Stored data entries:
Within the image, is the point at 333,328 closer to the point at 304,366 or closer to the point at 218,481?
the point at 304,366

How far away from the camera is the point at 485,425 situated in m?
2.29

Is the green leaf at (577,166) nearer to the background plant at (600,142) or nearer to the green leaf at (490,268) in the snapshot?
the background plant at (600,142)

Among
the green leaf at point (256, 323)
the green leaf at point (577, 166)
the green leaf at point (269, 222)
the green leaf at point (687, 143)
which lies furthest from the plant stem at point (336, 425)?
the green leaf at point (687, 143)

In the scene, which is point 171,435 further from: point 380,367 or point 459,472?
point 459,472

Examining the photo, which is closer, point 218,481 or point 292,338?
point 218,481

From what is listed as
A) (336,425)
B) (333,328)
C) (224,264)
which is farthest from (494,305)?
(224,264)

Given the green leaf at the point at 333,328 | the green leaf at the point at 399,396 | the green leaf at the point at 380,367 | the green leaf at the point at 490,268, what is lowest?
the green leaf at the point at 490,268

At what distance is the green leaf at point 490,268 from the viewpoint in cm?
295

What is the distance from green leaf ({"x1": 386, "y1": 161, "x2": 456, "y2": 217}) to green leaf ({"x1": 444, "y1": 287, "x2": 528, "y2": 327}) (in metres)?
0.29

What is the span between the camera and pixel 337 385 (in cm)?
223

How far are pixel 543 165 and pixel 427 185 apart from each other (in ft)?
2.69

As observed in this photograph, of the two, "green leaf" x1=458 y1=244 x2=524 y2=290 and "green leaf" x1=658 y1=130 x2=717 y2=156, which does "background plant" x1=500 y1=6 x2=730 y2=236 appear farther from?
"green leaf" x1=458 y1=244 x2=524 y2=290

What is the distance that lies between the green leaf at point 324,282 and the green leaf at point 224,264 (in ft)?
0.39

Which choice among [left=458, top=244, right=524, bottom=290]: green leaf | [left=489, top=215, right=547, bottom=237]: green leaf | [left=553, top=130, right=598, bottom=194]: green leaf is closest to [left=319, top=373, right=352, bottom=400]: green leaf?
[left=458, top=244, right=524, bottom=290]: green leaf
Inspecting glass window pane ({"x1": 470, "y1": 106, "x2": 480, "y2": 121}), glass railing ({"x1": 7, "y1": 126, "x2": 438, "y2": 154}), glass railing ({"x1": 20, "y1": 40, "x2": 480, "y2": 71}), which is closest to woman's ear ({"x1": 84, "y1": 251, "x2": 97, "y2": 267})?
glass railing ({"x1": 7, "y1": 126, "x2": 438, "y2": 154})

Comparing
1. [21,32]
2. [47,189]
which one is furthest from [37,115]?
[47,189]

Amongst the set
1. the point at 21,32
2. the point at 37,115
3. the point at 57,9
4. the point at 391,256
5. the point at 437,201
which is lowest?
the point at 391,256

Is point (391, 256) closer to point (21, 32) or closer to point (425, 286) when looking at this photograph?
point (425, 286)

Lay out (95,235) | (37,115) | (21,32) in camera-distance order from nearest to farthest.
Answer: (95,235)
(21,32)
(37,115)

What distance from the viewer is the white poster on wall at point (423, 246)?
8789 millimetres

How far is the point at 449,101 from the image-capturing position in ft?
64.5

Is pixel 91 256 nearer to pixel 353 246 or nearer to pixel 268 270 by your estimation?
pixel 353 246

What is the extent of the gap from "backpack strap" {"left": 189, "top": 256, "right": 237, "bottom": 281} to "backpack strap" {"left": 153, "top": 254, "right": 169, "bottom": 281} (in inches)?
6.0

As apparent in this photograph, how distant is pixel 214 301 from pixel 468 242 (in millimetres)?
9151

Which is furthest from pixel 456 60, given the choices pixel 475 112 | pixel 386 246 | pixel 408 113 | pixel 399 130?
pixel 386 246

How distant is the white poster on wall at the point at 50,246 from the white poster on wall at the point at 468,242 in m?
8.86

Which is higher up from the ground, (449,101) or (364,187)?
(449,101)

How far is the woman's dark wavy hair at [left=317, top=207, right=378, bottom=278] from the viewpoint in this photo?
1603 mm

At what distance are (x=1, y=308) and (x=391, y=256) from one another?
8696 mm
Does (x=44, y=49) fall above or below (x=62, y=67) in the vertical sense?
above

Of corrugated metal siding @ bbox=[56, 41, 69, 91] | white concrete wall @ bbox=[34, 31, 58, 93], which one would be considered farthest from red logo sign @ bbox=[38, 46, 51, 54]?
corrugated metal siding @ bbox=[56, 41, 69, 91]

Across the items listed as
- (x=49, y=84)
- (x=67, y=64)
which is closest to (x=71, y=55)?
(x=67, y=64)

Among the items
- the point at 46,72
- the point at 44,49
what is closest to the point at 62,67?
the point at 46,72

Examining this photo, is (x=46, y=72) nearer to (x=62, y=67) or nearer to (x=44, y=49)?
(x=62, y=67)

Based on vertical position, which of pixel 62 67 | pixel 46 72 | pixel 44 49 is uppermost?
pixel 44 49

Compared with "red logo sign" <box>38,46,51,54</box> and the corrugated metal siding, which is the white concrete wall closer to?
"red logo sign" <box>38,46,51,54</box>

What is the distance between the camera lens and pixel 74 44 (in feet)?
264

• GIVEN REQUEST: Reproduce the material in full, changing each "camera" to "sensor" and keeping every other part the same.

• TASK ANSWER:
Within the image, is the point at 333,328 closer to the point at 304,366 or closer to the point at 218,481?
the point at 304,366

How far away from the sensor is the point at 485,425 situated in m?
2.29

Is the green leaf at (577,166) nearer to the background plant at (600,142) or nearer to the green leaf at (490,268) in the snapshot?
the background plant at (600,142)

Among
the green leaf at point (256, 323)
the green leaf at point (577, 166)
the green leaf at point (269, 222)
the green leaf at point (687, 143)
which lies furthest from the plant stem at point (336, 425)?
the green leaf at point (687, 143)

In the scene, which is point 171,435 further from: point 380,367 or point 459,472?
point 459,472

Examining the photo, which is closer, point 218,481 or point 292,338?
point 218,481

From what is listed as
A) (336,425)
B) (333,328)
C) (224,264)
which is farthest from (494,305)?
(224,264)

Given the green leaf at the point at 333,328 | the green leaf at the point at 399,396 | the green leaf at the point at 380,367 | the green leaf at the point at 490,268, what is lowest?
the green leaf at the point at 490,268

At what distance is the green leaf at point 490,268 from the viewpoint in cm?
295

What is the distance from green leaf ({"x1": 386, "y1": 161, "x2": 456, "y2": 217}) to green leaf ({"x1": 444, "y1": 287, "x2": 528, "y2": 327}) (in metres)?
0.29

What is the span between the sensor and pixel 337 385 (in cm)?
223

How far are pixel 543 165 and pixel 427 185 apart from each other (in ft)?
2.69

As observed in this photograph, of the two, "green leaf" x1=458 y1=244 x2=524 y2=290 and "green leaf" x1=658 y1=130 x2=717 y2=156, which does "background plant" x1=500 y1=6 x2=730 y2=236 appear farther from?
"green leaf" x1=458 y1=244 x2=524 y2=290

What is the distance that lies between the green leaf at point 324,282 and the green leaf at point 224,264 (in ft)?
0.39

Which choice among [left=458, top=244, right=524, bottom=290]: green leaf | [left=489, top=215, right=547, bottom=237]: green leaf | [left=553, top=130, right=598, bottom=194]: green leaf is closest to [left=319, top=373, right=352, bottom=400]: green leaf?
[left=458, top=244, right=524, bottom=290]: green leaf
Inspecting glass window pane ({"x1": 470, "y1": 106, "x2": 480, "y2": 121}), glass railing ({"x1": 7, "y1": 126, "x2": 438, "y2": 154}), glass railing ({"x1": 20, "y1": 40, "x2": 480, "y2": 71}), which is closest to woman's ear ({"x1": 84, "y1": 251, "x2": 97, "y2": 267})?
glass railing ({"x1": 7, "y1": 126, "x2": 438, "y2": 154})

Comparing
1. [21,32]
2. [47,189]
which one is furthest from [37,115]?
[47,189]

Amongst the set
1. the point at 21,32
2. the point at 37,115
3. the point at 57,9
4. the point at 391,256
5. the point at 437,201
which is lowest?
the point at 391,256

Is point (391, 256) closer to point (21, 32) or closer to point (425, 286) when looking at this photograph?
point (425, 286)

Lay out (95,235) | (37,115) | (21,32) in sensor-distance order from nearest to farthest.
Answer: (95,235)
(21,32)
(37,115)

What distance from the viewer is the white poster on wall at point (423, 246)?
8789 millimetres

How far is the point at 449,101 from the image-capturing position in ft?
64.5

Is pixel 91 256 nearer to pixel 353 246 or nearer to pixel 268 270 by your estimation?
pixel 353 246

What is the extent of the gap from "backpack strap" {"left": 189, "top": 256, "right": 237, "bottom": 281} to "backpack strap" {"left": 153, "top": 254, "right": 169, "bottom": 281} (in inches)?
6.0

As apparent in this photograph, how distant is pixel 214 301 from pixel 468 242 (in millimetres)?
9151

Which is furthest from pixel 456 60, given the choices pixel 475 112 | pixel 386 246 | pixel 408 113 | pixel 399 130?
pixel 386 246

How distant is the white poster on wall at the point at 50,246 from the white poster on wall at the point at 468,242 in m?
8.86

Which is higher up from the ground, (449,101) or (364,187)?
(449,101)

How far is the woman's dark wavy hair at [left=317, top=207, right=378, bottom=278] from the viewpoint in this photo?
1603 mm

At what distance are (x=1, y=308) and (x=391, y=256) from one another?
8696 mm
Does (x=44, y=49) fall above or below (x=62, y=67) in the vertical sense?
above

Of corrugated metal siding @ bbox=[56, 41, 69, 91] | white concrete wall @ bbox=[34, 31, 58, 93], which one would be considered farthest from red logo sign @ bbox=[38, 46, 51, 54]?
corrugated metal siding @ bbox=[56, 41, 69, 91]

Across the items listed as
- (x=49, y=84)
- (x=67, y=64)
which is closest to (x=71, y=55)?
(x=67, y=64)

Among the items
- the point at 46,72
- the point at 44,49
what is closest to the point at 62,67?
the point at 46,72

Examining this photo, is (x=46, y=72) nearer to (x=62, y=67) or nearer to (x=44, y=49)?
(x=62, y=67)

Based on vertical position, which of pixel 62 67 | pixel 46 72 | pixel 44 49 is uppermost?
pixel 44 49

Compared with "red logo sign" <box>38,46,51,54</box> and the corrugated metal siding, which is the white concrete wall closer to?
"red logo sign" <box>38,46,51,54</box>

What is the distance between the sensor lens and pixel 74 44 (in feet)?
264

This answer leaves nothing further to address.